Use when you need precise control over silence duration and position. You can insert silences at specific points in the generated speech. The TTS API and Inworld Portal support SSML <break time="1s" /> in text input for streaming, non-streaming, and WebSocket requests, in all languages. You can specify silences in milliseconds or seconds. For example, <break time="1000ms" /> and <break time="1s" /> produce the same result. Constraints:
  • Use well-formed SSML: specify the slash and brackets—for example, <break time="1s" />.
  • Tag names and attributes are case insensitive; for example, <BREAK time="2s" /> works.
  • Up to 20 break tags are supported per request. After the first 20 tags, the remaining ones will be ignored.
  • Each break is at most 10 seconds—for example, time="10s" or time="10000ms".
Example:
One second pause <break time="1s" /> two seconds pause <BREAK time="2s" /> this is the end.<break time="500ms" />

Emotion, delivery, and non-verbal markups

Use when you want to control emotion, delivery style, or add sounds like sighs and laughs. The markups below are experimental and supported for English only. They give you finer control over how the model speaks: emotional expression, delivery style such as whispering, and non-verbal vocalizations such as sighs and coughs.
These markups are currently experimental and only support English.

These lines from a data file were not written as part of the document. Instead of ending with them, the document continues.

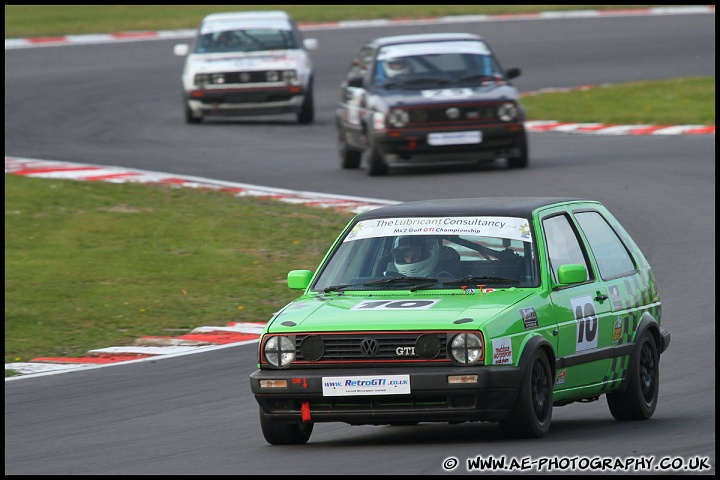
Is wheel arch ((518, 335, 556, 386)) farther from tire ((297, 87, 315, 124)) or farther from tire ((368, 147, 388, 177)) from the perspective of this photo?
tire ((297, 87, 315, 124))

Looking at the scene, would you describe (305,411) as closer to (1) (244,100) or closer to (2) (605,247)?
(2) (605,247)

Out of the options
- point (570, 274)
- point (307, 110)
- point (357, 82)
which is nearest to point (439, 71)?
point (357, 82)

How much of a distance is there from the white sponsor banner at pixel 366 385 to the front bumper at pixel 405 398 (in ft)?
0.06

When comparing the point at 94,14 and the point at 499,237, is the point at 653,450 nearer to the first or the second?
the point at 499,237

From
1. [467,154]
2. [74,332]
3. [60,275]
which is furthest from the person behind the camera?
[467,154]

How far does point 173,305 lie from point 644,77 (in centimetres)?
2077

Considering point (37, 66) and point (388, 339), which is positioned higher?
point (388, 339)

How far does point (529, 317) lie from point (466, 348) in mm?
497

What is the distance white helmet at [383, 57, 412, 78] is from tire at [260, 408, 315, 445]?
13.0 m

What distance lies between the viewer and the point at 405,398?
7941 mm

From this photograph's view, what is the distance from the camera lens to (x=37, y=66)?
36.2 meters

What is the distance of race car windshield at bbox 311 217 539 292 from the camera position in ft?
28.4

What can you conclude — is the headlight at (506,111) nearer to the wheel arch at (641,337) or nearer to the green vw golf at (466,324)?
the green vw golf at (466,324)

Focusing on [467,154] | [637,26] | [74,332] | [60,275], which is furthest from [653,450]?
[637,26]
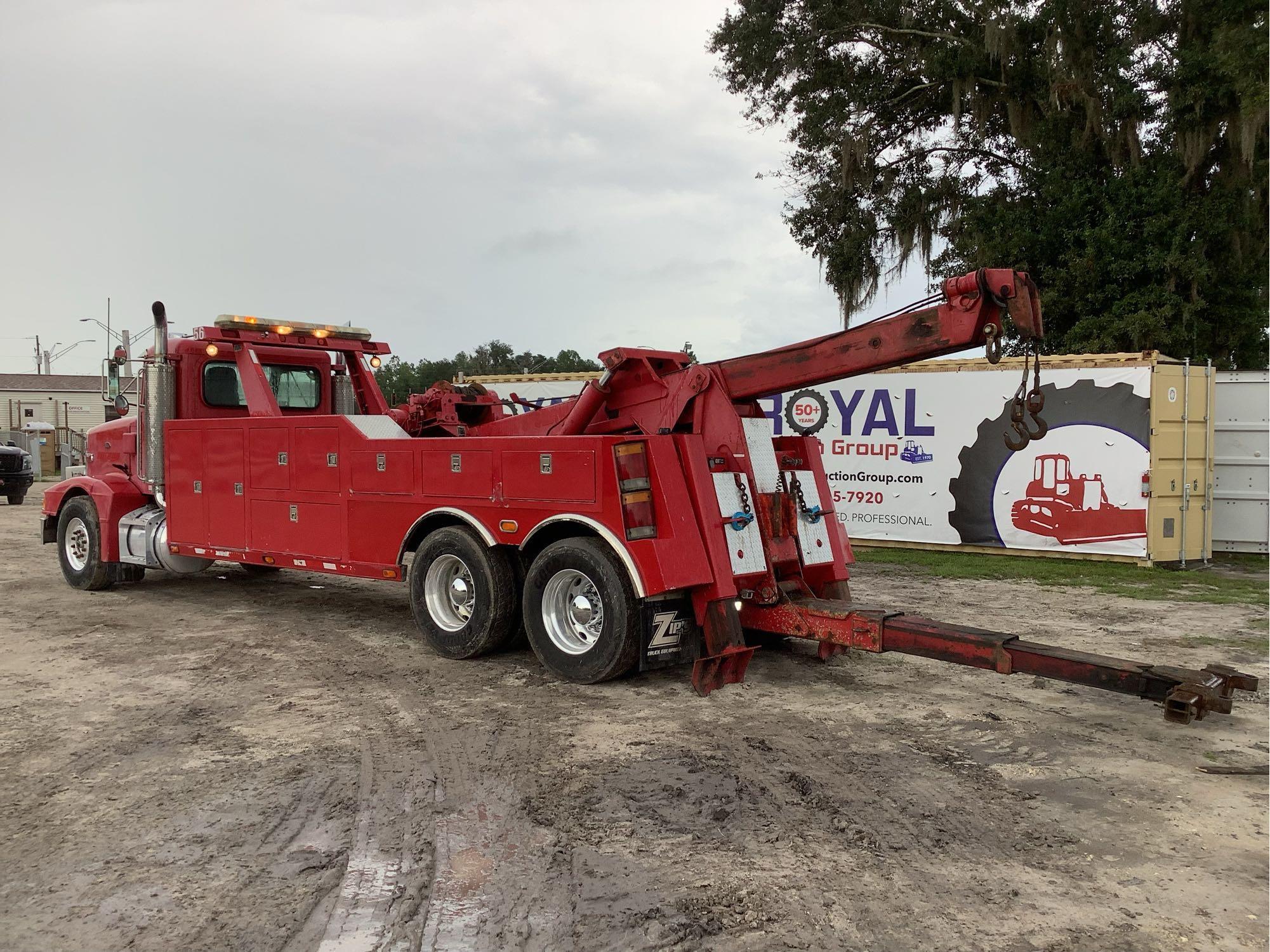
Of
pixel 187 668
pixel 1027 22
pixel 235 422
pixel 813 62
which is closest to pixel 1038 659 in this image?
pixel 187 668

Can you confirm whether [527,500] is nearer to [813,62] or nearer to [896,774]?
[896,774]

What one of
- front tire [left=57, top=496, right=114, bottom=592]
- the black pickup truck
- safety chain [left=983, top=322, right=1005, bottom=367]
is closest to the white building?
the black pickup truck

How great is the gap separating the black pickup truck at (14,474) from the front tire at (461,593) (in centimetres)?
2069

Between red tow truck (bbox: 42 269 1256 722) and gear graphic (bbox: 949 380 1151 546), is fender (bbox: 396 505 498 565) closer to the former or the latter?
red tow truck (bbox: 42 269 1256 722)

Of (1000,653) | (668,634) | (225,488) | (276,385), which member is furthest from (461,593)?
(1000,653)

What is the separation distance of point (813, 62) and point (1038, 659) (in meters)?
19.4

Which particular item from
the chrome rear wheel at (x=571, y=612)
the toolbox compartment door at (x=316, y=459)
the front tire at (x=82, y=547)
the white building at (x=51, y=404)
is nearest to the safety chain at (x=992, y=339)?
the chrome rear wheel at (x=571, y=612)

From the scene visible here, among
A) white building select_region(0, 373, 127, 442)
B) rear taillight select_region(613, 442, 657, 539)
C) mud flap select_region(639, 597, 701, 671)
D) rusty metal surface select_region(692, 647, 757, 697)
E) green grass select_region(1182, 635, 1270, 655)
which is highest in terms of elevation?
white building select_region(0, 373, 127, 442)

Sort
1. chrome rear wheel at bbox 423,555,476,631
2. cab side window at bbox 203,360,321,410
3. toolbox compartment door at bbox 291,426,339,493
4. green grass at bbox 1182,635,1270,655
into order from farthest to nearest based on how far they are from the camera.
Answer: cab side window at bbox 203,360,321,410, toolbox compartment door at bbox 291,426,339,493, green grass at bbox 1182,635,1270,655, chrome rear wheel at bbox 423,555,476,631

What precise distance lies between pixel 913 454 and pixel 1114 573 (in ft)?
10.4

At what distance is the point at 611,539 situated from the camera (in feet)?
21.6

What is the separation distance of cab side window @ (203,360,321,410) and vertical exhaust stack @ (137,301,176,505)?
35 cm

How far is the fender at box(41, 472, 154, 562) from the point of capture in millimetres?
10789

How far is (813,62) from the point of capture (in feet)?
72.0
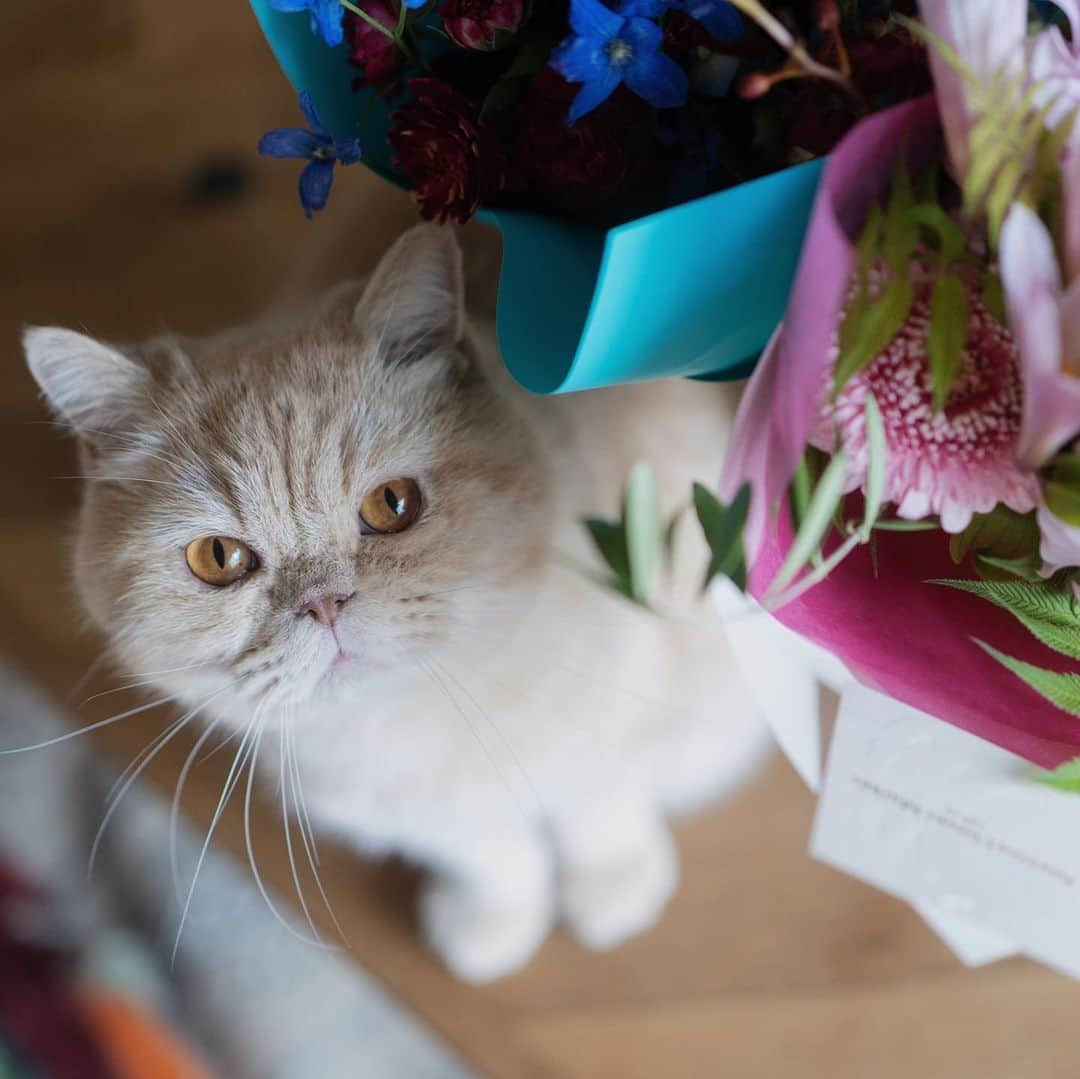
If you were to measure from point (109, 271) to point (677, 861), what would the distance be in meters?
1.16

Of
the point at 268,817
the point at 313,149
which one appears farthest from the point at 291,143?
the point at 268,817

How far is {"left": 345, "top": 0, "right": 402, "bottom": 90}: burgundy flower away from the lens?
62 cm

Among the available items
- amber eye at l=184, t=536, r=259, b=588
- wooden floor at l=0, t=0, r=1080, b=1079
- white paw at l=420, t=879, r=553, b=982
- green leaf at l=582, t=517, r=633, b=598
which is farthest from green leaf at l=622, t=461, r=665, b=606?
white paw at l=420, t=879, r=553, b=982

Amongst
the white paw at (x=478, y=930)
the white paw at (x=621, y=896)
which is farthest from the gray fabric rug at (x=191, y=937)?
the white paw at (x=621, y=896)

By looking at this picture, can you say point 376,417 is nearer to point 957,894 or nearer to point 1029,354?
point 1029,354

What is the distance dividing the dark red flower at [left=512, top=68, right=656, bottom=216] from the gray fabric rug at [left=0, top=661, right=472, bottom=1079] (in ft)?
3.09

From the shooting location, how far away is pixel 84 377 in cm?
82

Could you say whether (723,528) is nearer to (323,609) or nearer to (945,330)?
(945,330)

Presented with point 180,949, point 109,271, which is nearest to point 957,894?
point 180,949

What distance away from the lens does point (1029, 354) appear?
1.39ft

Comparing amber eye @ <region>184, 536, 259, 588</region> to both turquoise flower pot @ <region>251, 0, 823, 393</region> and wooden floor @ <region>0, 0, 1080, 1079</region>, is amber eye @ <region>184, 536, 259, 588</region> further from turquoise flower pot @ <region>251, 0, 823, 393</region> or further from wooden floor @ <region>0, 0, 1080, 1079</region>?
wooden floor @ <region>0, 0, 1080, 1079</region>

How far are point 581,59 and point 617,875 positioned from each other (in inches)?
36.3

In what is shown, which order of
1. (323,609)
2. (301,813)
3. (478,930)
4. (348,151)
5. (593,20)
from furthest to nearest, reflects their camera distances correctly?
1. (478,930)
2. (301,813)
3. (323,609)
4. (348,151)
5. (593,20)

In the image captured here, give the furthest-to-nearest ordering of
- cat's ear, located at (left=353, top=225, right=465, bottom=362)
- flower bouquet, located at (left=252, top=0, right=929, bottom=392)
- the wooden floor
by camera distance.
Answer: the wooden floor < cat's ear, located at (left=353, top=225, right=465, bottom=362) < flower bouquet, located at (left=252, top=0, right=929, bottom=392)
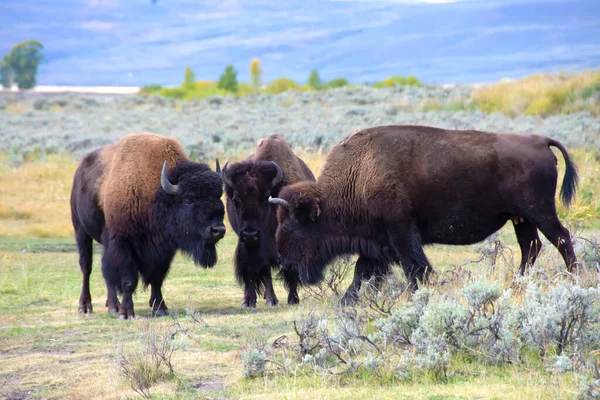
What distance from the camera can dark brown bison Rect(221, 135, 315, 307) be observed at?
31.0 feet

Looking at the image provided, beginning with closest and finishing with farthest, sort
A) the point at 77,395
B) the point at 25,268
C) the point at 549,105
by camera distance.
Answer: the point at 77,395, the point at 25,268, the point at 549,105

Emotion and Delivery Style

Emotion and delivery style markups control the way a given text is spoken. These work best when used at the beginning of a text and apply to the text that follows.
  • Emotion: [happy], [sad], [angry], [surprised], [fearful], [disgusted]
  • Delivery Style: [laughing], [whispering]
For example:
[happy] I can't believe this is happening.
Best practices: Use only one emotion or delivery style markup at the beginning of your text. Using multiple emotion and delivery style markups or placing them mid-text may produce mixed results. Instead, split the text into separate requests with the markup at the start of each. See our Best Practices guide for more details.

Non-verbal Vocalization

Non-verbal vocalization markups add in non-verbal sounds based on where they are placed in the text.
  • [breathe], [clear_throat], [cough], [laugh], [sigh], [yawn]
For example:
[clear_throat] Did you hear what I said? [sigh] You never listen to me!
Best practices: You can use multiple non-verbal vocalizations within a single piece of text to add the appropriate vocal effects throughout the speech.